**Provided passage:**
━━━━━━━━━━━━━━━━━━━━

The key is not only to not lose sight of the forest for the trees, but often not to lose sight of the tree for the tiny part of a single leaf you will be studying. It turns out that while it is all connected, it is also very, very intricate. The temptation will be to overfocus on the immediate, on what will be on this test. But never lose sight of the fact that everything you learn is part of the bigger picture. Remember that unless you want the joke to be on you, that the faculty is here to help make you the person in the joke. For the next four years, we will help you be the pirate with the steering wheel attached to the front of his pants, the traveling salesman who sees the three-legged chicken, the guy who walks into the bar with a duck on his shoulder...let me be completely clear that I meant that last one metaphorically...most of the bars in town don't allow ducks.

No matter what you choose to study at Gettysburg, there's always another way to look at it. That’s the punchline and that is why this college and the education you will receive here in the next four years – or if you’re a lacrosse player, five years – is a complete joke. (I was a lacrosse player myself, it took me five years.)

━━━━━━━━━━━━━━━━━━━━

**Data entries:**
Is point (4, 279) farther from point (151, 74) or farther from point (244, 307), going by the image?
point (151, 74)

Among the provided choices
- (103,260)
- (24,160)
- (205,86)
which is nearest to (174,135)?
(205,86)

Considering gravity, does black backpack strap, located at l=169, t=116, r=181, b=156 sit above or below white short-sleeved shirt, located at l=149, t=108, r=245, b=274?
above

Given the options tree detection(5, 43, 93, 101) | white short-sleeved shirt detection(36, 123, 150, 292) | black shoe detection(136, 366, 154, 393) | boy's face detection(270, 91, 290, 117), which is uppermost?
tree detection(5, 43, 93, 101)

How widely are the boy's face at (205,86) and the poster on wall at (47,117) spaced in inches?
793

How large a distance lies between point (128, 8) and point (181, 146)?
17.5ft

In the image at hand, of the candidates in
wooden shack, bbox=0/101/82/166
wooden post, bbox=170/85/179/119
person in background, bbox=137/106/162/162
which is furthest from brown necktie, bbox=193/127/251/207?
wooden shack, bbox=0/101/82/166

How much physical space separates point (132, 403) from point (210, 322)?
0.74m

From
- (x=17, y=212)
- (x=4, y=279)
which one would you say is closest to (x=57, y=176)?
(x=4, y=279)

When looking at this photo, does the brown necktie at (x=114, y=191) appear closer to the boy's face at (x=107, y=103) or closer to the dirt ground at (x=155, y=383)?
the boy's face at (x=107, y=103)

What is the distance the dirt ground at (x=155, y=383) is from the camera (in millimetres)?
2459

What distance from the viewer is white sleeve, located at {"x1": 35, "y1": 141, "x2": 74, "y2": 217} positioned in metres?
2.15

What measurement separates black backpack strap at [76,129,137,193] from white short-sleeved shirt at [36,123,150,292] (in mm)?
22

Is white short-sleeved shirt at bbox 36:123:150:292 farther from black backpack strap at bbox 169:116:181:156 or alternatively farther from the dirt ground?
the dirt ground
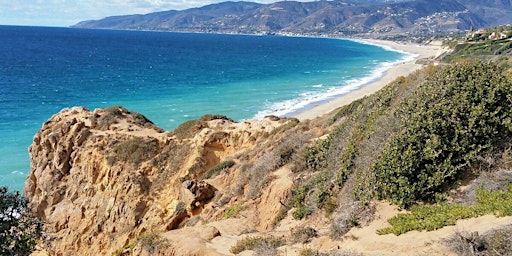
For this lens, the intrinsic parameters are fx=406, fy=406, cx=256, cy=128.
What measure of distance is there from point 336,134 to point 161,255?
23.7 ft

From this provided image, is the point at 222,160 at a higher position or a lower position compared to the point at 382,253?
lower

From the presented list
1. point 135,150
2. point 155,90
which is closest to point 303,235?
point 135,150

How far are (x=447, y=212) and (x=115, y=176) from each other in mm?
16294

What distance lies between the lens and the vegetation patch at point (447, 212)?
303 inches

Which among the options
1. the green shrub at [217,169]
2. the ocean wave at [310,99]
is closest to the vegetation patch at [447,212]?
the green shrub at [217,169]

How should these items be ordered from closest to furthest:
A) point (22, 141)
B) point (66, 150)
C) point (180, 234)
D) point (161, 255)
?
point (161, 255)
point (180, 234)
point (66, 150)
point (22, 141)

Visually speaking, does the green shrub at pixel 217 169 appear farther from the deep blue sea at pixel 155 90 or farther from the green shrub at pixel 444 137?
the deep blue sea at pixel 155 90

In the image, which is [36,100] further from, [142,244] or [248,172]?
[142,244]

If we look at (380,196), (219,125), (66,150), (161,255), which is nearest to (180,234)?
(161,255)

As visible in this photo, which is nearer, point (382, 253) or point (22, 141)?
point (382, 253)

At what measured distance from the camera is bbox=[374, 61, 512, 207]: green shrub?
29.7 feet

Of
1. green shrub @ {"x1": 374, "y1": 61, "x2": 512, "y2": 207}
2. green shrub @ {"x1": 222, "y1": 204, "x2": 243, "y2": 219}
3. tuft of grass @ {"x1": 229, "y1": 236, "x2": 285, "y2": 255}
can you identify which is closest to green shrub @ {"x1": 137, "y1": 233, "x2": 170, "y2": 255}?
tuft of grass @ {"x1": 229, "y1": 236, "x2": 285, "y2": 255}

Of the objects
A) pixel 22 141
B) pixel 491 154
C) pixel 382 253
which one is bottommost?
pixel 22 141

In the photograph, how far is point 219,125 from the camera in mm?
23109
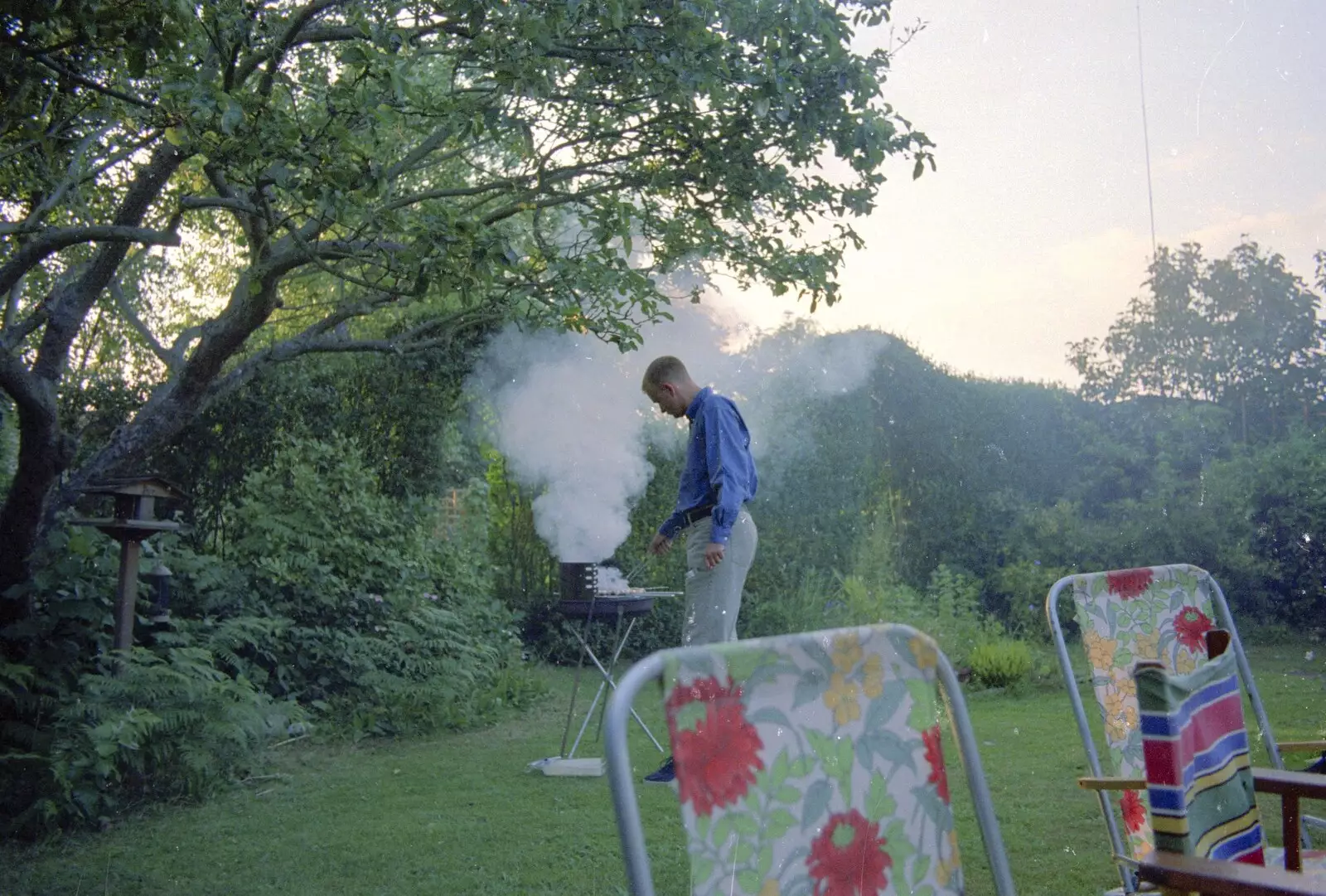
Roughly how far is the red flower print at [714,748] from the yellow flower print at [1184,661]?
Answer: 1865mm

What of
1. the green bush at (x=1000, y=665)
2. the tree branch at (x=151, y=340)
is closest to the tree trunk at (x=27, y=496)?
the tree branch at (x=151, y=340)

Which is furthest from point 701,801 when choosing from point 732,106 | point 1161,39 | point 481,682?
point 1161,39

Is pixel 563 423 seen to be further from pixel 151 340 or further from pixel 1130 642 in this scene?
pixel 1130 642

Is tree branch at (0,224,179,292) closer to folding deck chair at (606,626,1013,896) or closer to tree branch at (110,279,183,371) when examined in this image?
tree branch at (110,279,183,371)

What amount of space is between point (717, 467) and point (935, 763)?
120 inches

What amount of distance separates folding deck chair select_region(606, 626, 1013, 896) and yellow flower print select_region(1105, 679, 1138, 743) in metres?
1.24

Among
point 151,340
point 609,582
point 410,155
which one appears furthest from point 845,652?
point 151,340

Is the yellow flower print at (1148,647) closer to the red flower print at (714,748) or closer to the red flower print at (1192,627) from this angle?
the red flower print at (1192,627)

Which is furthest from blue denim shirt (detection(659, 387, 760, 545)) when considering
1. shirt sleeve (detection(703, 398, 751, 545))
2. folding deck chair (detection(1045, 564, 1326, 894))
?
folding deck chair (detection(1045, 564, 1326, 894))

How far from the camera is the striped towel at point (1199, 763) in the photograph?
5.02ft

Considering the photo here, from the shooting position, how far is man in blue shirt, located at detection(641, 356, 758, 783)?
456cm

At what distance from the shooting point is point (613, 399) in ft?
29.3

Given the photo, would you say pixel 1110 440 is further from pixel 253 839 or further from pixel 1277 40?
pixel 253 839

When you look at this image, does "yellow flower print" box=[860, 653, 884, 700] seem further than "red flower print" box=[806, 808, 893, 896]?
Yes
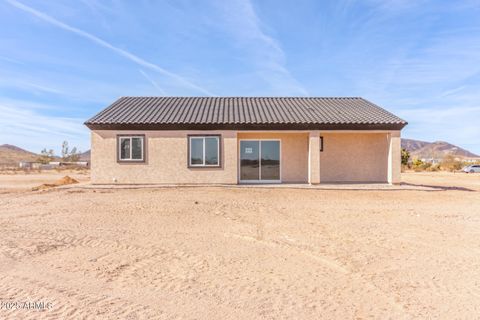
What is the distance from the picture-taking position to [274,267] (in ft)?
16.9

━━━━━━━━━━━━━━━━━━━━

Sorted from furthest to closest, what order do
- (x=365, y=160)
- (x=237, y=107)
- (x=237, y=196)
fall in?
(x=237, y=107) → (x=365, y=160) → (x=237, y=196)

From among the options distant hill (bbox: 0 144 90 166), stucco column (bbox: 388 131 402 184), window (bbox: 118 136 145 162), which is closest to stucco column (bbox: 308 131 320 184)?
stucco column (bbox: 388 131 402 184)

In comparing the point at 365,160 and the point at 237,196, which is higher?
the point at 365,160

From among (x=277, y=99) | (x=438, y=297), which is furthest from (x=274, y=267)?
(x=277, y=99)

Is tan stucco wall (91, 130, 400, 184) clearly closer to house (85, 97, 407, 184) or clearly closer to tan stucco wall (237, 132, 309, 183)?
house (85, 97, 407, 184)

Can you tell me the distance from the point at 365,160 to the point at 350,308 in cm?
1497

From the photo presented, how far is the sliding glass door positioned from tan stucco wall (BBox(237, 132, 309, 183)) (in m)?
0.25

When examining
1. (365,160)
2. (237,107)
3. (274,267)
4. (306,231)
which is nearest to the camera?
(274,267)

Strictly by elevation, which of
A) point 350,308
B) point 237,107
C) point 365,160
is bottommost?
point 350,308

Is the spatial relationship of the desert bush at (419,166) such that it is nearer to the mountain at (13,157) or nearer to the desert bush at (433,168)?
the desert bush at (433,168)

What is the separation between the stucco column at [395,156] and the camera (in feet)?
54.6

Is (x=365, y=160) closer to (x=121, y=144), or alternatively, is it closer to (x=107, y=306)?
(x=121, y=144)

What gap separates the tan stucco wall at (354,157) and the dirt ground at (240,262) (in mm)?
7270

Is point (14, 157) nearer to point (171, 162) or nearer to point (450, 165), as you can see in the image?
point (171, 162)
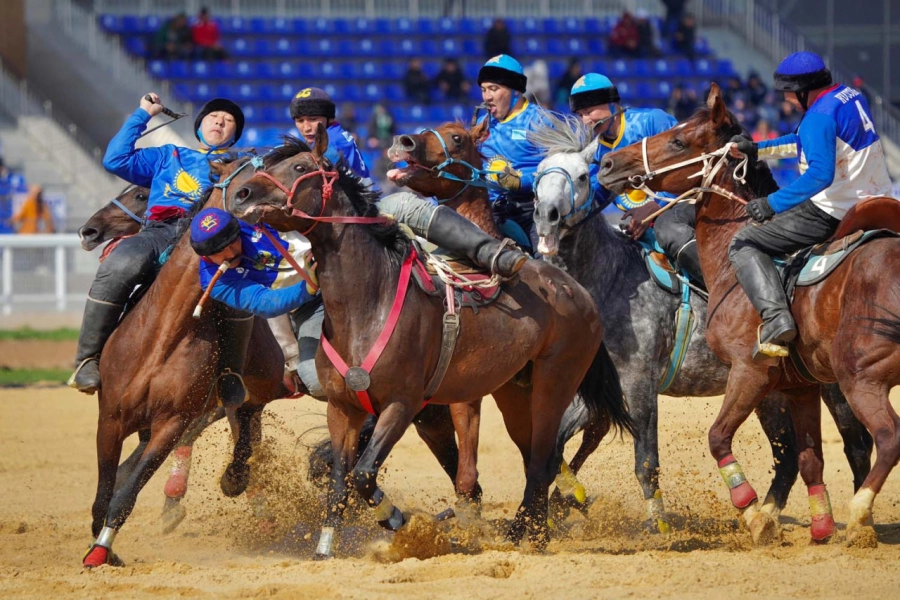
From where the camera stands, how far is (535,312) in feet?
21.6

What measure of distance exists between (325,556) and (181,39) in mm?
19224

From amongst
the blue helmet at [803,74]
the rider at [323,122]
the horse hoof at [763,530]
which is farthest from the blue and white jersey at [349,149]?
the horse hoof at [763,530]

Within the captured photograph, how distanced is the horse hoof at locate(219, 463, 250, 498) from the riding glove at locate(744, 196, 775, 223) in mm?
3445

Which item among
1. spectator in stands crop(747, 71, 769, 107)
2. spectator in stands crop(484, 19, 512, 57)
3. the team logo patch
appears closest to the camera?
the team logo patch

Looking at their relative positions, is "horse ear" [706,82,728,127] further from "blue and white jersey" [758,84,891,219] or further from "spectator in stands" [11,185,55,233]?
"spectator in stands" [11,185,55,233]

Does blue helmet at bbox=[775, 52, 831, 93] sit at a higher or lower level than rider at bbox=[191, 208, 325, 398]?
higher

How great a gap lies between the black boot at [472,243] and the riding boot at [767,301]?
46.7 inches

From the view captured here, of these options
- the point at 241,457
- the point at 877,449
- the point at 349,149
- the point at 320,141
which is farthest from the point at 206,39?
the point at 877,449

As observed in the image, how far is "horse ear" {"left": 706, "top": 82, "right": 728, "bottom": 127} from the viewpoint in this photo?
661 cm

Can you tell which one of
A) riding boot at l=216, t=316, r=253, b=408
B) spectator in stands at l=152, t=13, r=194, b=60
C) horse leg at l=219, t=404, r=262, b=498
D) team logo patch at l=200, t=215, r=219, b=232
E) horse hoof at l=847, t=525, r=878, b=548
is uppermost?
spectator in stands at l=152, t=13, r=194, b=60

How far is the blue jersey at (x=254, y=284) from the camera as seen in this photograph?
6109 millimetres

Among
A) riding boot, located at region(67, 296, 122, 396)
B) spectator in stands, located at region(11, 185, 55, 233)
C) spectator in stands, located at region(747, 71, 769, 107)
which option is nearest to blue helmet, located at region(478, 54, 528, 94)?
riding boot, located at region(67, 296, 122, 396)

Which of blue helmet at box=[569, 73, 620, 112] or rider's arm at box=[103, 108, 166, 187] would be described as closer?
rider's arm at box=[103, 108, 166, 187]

━━━━━━━━━━━━━━━━━━━━

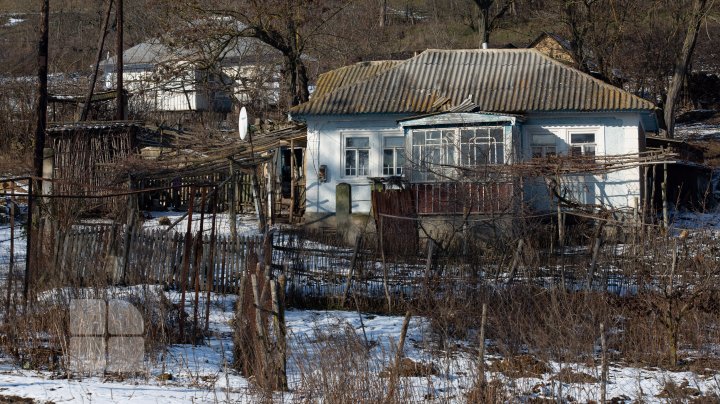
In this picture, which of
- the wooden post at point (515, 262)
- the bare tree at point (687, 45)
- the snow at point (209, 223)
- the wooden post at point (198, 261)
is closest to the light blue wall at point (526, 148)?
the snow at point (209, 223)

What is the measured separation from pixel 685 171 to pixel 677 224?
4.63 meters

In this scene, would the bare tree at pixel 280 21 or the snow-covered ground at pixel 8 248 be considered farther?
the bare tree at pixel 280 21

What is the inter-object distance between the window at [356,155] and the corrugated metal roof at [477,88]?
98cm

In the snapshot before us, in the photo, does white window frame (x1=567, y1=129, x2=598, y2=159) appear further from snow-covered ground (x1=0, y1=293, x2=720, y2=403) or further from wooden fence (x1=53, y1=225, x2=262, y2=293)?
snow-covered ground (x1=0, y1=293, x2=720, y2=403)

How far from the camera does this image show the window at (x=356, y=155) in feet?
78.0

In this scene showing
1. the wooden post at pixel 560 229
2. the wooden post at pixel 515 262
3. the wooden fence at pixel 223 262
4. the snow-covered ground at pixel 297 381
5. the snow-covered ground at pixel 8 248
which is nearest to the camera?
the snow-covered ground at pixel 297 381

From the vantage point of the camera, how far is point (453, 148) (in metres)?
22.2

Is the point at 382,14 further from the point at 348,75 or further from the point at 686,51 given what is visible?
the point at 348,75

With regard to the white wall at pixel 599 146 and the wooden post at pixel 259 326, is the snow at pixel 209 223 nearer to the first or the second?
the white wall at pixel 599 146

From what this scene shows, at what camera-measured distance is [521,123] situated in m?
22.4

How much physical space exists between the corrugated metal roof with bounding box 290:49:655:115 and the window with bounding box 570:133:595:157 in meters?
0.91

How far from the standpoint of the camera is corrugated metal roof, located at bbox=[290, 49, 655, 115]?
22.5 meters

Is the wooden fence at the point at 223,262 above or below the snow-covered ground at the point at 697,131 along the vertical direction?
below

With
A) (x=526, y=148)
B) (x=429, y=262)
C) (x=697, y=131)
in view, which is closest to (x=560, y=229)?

━━━━━━━━━━━━━━━━━━━━

**Instructions:**
[A] According to the Gettysburg passage, why is the education students will receive at the college "a complete joke"? Answer in one to three sentences.
[B] Reproduce the portion of the Gettysburg passage starting at "The key is not" and ending at "don't allow ducks.".
The lines above are separate material and bear no relation to the Gettysburg passage.

**Full solutions:**
[A] The passage says that no matter what a student chooses to study at Gettysburg, there is always another way to look at it. That is the punchline, and it is why the education is called a complete joke.

[B]
The key is not only to not lose sight of the forest for the trees, but often not to lose sight of the tree for the tiny part of a single leaf you will be studying. It turns out that while it is all connected, it is also very, very intricate. The temptation will be to overfocus on the immediate, on what will be on this test. But never lose sight of the fact that everything you learn is part of the bigger picture. Remember that unless you want the joke to be on you, that the faculty is here to help make you the person in the joke. For the next four years, we will help you be the pirate with the steering wheel attached to the front of his pants, the traveling salesman who sees the three-legged chicken, the guy who walks into the bar with a duck on his shoulder...let me be completely clear that I meant that last one metaphorically...most of the bars in town don't allow ducks.